Diderot viveu quase sempre como católico, depois, passou um pedacinho como cético, terminando a vida como discípulo de Sêneca, panteísta, com religiosidade. 

Nos verbetes redigidos na “Enciclopédia”, Diderot usa ampla fundamentação cristã, católica. Isso fica evidente, por exemplo, no verbete “autoridade”, que colhi do livro “Verbetes políticos da Enciclopédia” (São Paulo, Editoras UNESP e Discurso Editorial, 2006, p. 39):

O poder verdadeiro e legítimo, pois, tem necessariamente limites. É por isso que a Escritura diz: sit ratioabile obsequium vestrum. “Que vossa submissão seja razoável”, omnis potestas a Deo ordinata est. “Todo poder que vem de Deus é um poder regrado”, “Todo poder que vem de Deus está sujeito a regras”.

“Pois é assim que se deve entender estas palavras, conforme a reta razão e no sentido literal, e não conforme a interpretação da covardia e da bajulação, que pretendem que todo poder, qualquer que seja, vem de Deus”.

“Ora veja! Então não existem poderes injustos? Não há autoridades que, longe de virem de Deus, estabelecem-se contra suas ordens e contra sua vontade?

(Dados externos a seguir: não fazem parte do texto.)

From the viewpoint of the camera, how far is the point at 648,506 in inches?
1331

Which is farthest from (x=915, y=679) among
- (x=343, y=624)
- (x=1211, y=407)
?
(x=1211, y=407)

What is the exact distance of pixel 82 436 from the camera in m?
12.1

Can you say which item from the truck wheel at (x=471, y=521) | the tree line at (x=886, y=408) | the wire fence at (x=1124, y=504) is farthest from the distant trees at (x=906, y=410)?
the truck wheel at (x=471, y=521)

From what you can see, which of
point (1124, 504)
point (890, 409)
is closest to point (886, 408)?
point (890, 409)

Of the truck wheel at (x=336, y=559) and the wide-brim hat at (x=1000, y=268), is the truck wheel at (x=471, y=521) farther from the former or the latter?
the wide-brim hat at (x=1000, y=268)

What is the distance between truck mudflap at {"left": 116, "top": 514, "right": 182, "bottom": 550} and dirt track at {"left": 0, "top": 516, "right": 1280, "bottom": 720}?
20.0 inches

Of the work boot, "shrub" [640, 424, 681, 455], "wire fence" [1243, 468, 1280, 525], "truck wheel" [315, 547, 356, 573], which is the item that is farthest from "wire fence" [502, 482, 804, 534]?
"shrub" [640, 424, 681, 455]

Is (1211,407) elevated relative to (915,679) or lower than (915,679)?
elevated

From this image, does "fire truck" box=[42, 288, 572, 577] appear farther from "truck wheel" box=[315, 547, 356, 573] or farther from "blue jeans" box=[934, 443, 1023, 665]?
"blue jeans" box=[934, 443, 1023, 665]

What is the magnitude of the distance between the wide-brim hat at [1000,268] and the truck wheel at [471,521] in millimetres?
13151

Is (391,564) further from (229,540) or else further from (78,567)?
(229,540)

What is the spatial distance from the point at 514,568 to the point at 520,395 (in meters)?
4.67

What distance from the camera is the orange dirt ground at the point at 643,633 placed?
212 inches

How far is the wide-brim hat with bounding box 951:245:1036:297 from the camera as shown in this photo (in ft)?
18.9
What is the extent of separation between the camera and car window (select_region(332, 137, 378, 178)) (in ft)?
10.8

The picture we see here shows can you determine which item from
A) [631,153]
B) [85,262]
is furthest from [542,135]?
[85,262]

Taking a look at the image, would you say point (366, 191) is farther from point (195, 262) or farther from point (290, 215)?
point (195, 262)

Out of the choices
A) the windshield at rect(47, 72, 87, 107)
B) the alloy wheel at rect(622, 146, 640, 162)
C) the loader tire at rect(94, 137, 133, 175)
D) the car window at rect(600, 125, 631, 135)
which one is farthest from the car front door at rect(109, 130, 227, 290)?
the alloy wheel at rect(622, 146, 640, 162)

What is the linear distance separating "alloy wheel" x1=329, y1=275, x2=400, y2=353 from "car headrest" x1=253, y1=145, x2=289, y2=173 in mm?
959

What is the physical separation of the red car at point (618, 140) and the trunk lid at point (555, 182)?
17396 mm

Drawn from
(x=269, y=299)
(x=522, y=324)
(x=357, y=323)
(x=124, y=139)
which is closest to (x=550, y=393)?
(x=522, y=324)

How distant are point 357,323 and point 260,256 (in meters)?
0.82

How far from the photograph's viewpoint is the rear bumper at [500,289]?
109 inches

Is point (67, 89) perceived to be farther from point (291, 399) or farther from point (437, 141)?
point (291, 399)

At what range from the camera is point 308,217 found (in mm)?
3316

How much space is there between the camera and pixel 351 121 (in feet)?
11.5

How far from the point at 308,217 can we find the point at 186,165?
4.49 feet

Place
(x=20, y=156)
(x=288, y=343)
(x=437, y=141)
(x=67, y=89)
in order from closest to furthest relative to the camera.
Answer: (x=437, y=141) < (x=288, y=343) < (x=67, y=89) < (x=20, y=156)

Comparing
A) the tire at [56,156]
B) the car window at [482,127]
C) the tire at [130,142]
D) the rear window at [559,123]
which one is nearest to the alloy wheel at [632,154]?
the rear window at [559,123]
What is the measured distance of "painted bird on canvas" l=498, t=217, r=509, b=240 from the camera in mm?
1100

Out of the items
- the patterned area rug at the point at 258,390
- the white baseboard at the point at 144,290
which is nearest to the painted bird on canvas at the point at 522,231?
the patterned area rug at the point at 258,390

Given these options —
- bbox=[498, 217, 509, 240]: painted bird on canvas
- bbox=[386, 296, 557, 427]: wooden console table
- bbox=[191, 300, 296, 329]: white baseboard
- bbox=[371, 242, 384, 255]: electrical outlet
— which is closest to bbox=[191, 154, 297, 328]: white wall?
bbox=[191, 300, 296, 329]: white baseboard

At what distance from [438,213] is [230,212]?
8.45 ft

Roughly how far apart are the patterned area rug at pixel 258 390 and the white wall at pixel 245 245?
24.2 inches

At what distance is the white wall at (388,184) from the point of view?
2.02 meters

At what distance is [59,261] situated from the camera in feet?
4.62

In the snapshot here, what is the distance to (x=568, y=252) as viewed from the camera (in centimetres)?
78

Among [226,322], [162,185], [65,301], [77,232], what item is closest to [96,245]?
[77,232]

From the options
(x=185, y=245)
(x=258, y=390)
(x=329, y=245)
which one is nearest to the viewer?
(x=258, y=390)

Os usurpadores teriam Deus a seu favor?”

“Seria preciso obedecer em tudo aos perseguidores da verdadeira religião?”

“E, para fechar a boca da imbecilidade de uma vez por todas, o poder do Anticristo seria legítimo? Seria todavia um grande poder”.

“Enoc e Elias, que resistiram a ele, serão rebeldes e sediciosos que terão esquecido que todo poder vem de Deus ou serão homens razoáveis, firmes e piedosos, que saberão que todo poder deixa de sê-lo desde que ultrapasse os limites que a razão lhe prescreveu e que se afaste das regras que o soberano dos príncipes estabeleceu: homens enfim que pensarão, como São Paulo, que todo poder só vem de Deus na medida em que for justo e regrado?”.

O texto acima transcrito é um ótimo resumo da teoria cristã sobre o poder, baseada na Bíblia e na Paidéia.

O ponto central é a proposição “non voluntas, sed ratio facit legem” (“não a vontade, mas a razão faz a lei”, sendo a “ratio” (razão, inteligência) intrinsecamente ligada ao bem comum.

Esta é a tese principal da escolástica e dos Santos Padres. Tese que foi atacada pelos nominalistas, no final da Idade Média, e foi resgatada, por Suarez, Bellarmino, Mariana e outros, tendo sido, no final, consagrada no Vaticano 2.